# Work request
Within the lines below, the span from the line with "Better Dead Than Red" to the line with "Flesh MacKendrick, Karmen: Word", both ends included, is to be reproduced exactly, with pictures omitted.
======== Source material ========
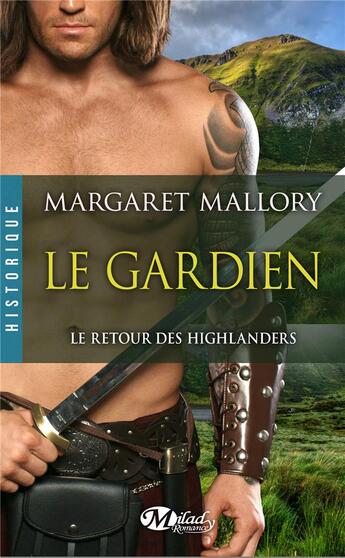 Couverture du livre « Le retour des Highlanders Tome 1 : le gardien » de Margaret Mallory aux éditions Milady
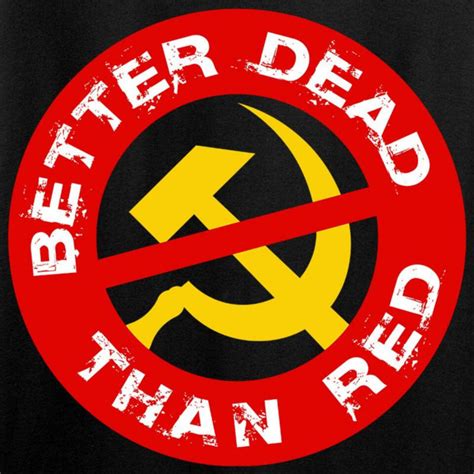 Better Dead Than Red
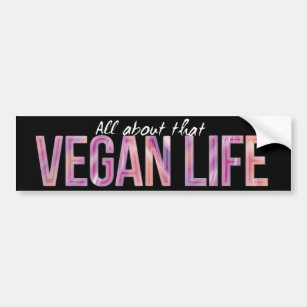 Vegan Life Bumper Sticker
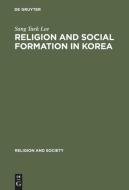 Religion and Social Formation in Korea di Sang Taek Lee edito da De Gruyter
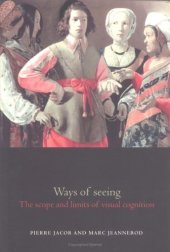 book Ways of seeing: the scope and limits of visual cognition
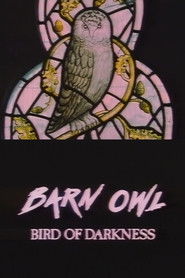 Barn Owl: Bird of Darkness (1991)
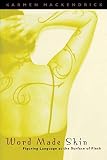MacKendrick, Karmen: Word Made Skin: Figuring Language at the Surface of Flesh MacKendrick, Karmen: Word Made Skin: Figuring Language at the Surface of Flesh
========
======== Source material ========
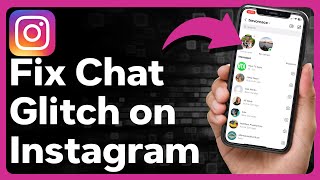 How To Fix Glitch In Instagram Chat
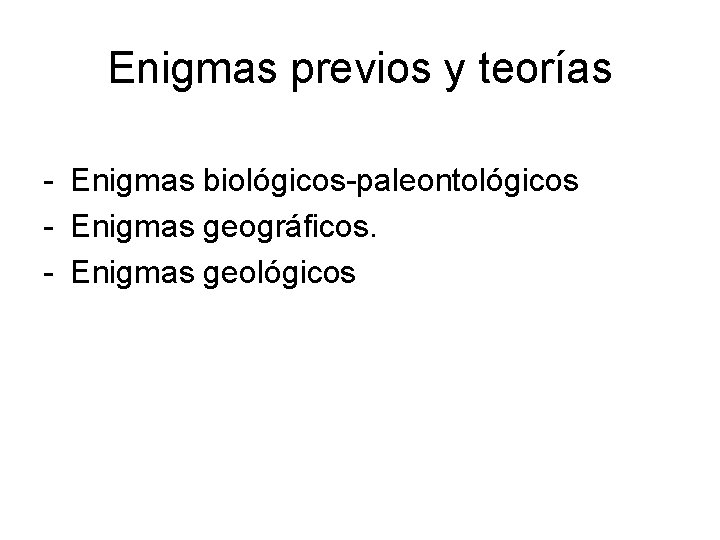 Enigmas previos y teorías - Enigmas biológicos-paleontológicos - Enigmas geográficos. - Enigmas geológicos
========
# Answer space
 Better Dead Than Red
 Vegan Life Bumper Sticker
 Religion and Social Formation in Korea di Sang Taek Lee edito da De Gruyter
 book Ways of seeing: the scope and limits of visual cognition
 Barn Owl: Bird of Darkness (1991)
MacKendrick, Karmen: Word Made Skin: Figuring Language at the Surface of Flesh MacKendrick, Karmen: Word Made Skin: Figuring Language at the Surface of Flesh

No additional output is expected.